I've always believed that change is a good thing. It can take you out of your comfort zone and introduce you to new people, new places, and new experiences that you would never have known otherwise. I'm all for change, really I am, just not when that change removes me from my carefree lifestyle of afternoon classes, friends, parties, and little to no responsibilities.
Oh, yes, college is probably the best four years of my life -especially now, with only three short weeks left of it, I have no doubts about that. I do what I want, when I want, with whom I want. Sure, I've definitely had some stressful times, like when I pulled three all-nighters in a row so I could finish my 30-page final paper; but looking at the the grand scheme of things, it has been always awesome. Actually, awesome doesn't even begin to describe it. I'm not sure there’s even a word. It's been...well..awe-quite-a-lot.
But like all good things, it’s all about to end. And the mere thought is enough to make me sick.
Still waiting for good news, this is the first time in my life that I don't have a plan. And I'm a to-do-list kind of girl. I usually need some sort of goal or purpose or I start to feel antsy. But I literally have no idea what I will be doing after graduation, and I am simply paralyzed with fear.

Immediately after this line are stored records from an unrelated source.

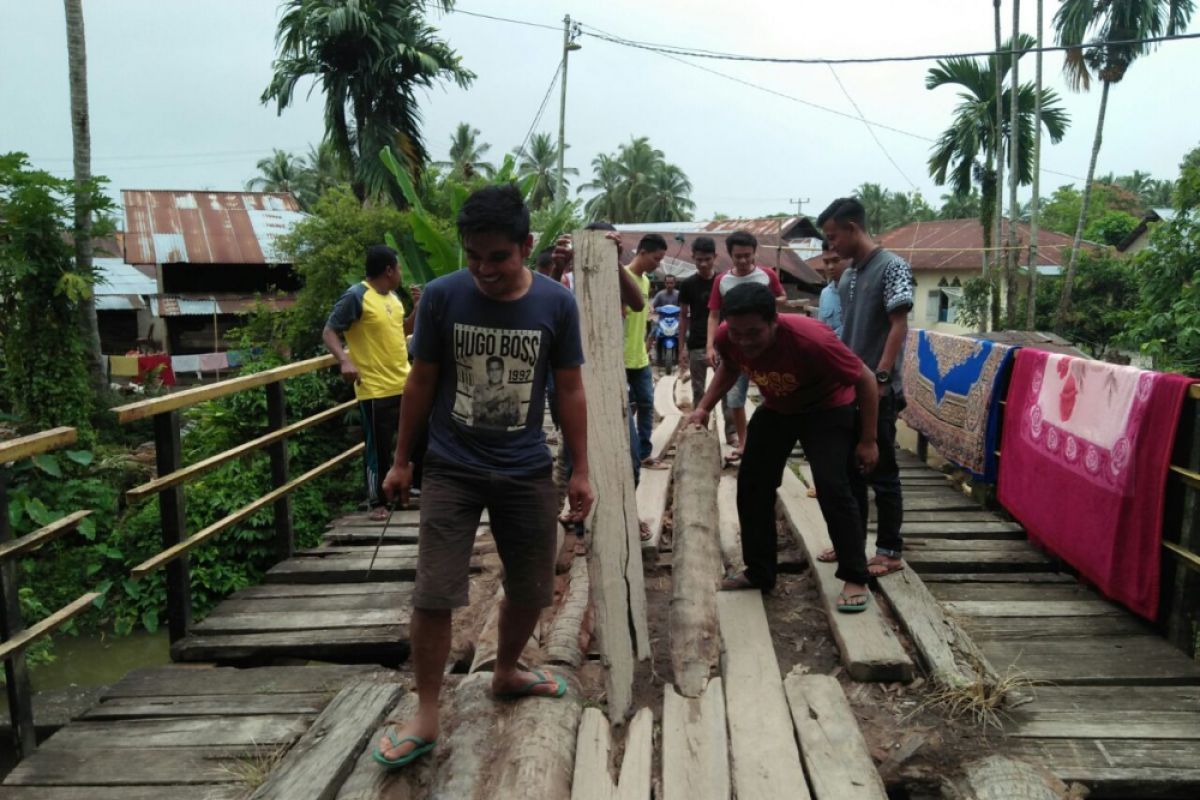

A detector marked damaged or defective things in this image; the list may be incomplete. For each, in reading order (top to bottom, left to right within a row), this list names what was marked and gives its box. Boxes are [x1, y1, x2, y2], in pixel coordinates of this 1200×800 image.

rusty corrugated metal roof [121, 191, 304, 267]
rusty corrugated metal roof [806, 217, 1099, 273]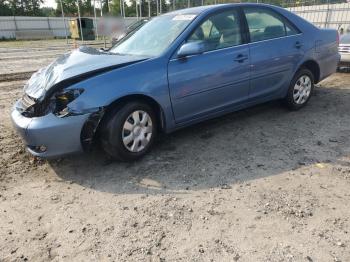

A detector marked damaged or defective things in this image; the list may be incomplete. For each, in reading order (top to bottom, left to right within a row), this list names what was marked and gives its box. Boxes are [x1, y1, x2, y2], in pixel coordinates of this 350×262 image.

crumpled hood [24, 46, 148, 100]
damaged bumper [11, 100, 91, 158]
broken headlight [50, 88, 84, 117]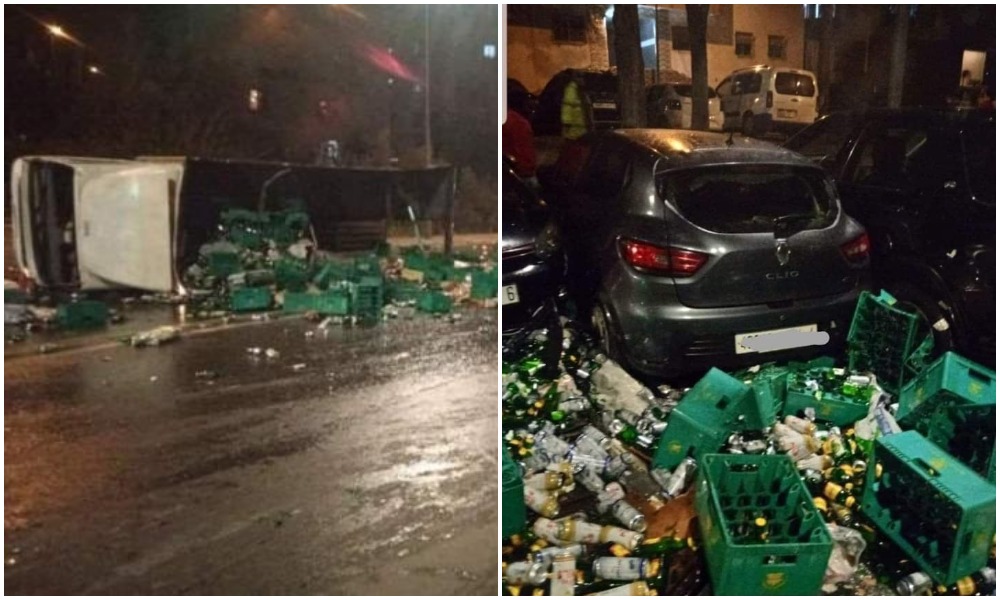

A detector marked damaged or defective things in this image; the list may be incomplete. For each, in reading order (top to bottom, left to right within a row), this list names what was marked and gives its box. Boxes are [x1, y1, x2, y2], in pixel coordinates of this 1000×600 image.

overturned white truck [10, 157, 458, 292]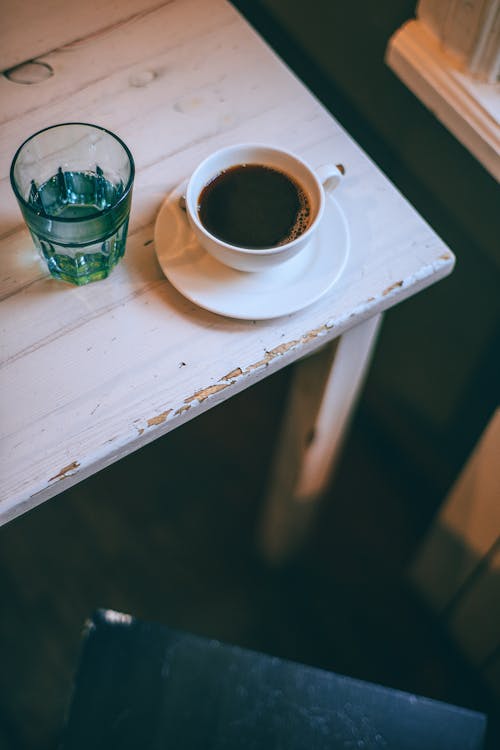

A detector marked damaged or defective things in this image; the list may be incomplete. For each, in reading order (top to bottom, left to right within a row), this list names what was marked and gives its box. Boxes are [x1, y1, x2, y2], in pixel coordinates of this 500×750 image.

chipped white paint [0, 0, 454, 524]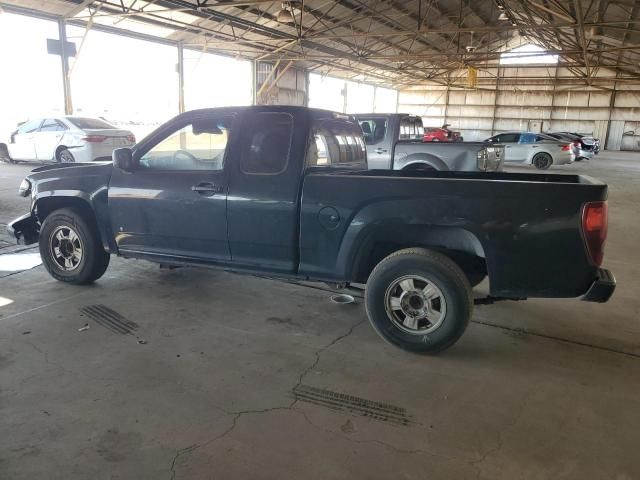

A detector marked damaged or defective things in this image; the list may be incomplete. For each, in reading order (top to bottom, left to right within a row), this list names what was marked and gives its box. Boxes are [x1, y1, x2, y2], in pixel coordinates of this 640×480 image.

damaged front fender [7, 213, 40, 246]
cracked concrete pavement [1, 156, 640, 478]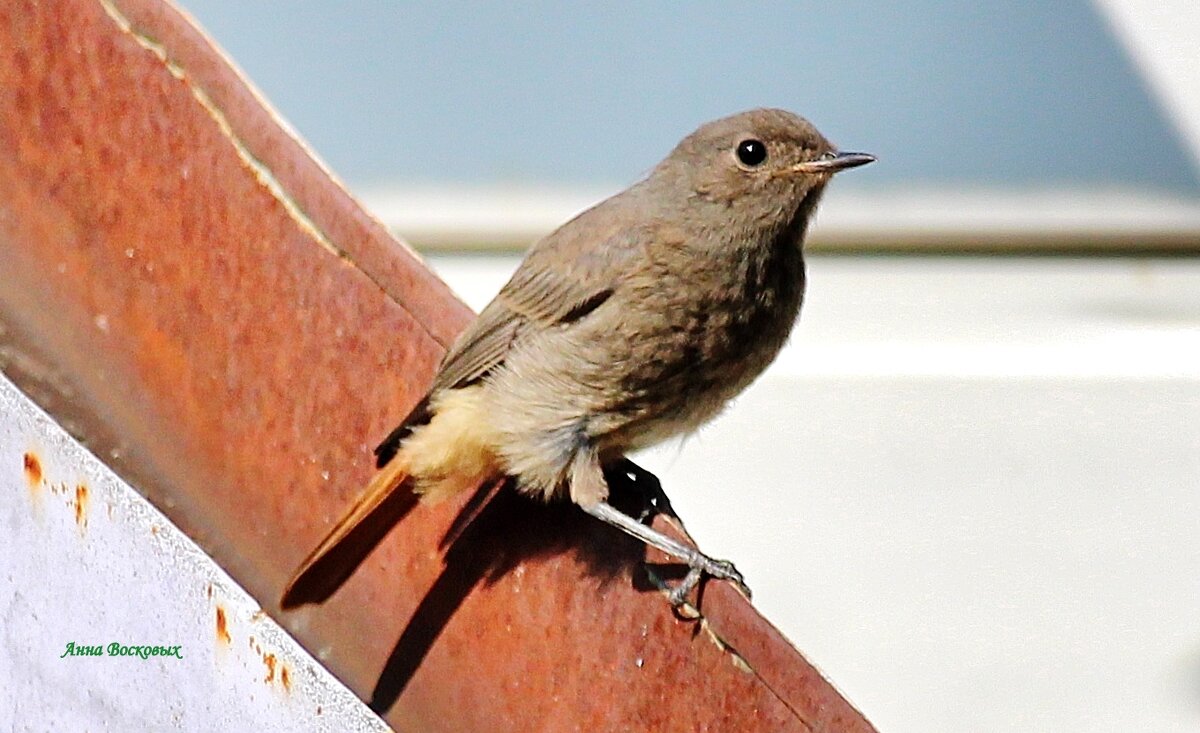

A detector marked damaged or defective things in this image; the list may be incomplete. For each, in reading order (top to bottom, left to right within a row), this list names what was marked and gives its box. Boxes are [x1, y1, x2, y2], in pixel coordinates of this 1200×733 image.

rusty metal ridge [0, 1, 883, 733]
rust spot [23, 453, 42, 487]
rust spot [214, 604, 230, 643]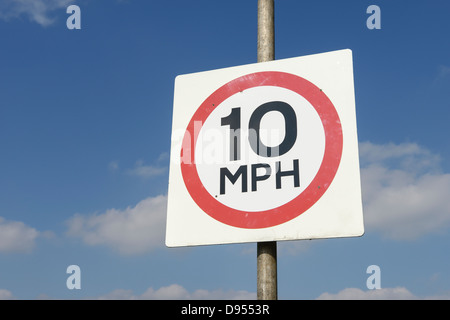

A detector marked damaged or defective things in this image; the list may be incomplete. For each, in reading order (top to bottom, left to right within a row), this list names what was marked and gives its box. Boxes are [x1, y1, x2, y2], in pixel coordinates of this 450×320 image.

It doesn't help that most of my friends have been already accepted to grad schools (however craptacular they are!) and, with that, they have a sense of security that I don't have. They know where they will be in August. They know what is coming and what to expect. They know their future addresses and perhaps even their route to and from campus. All I know is that my address may not be a Florida one.
This is just too much for me to handle.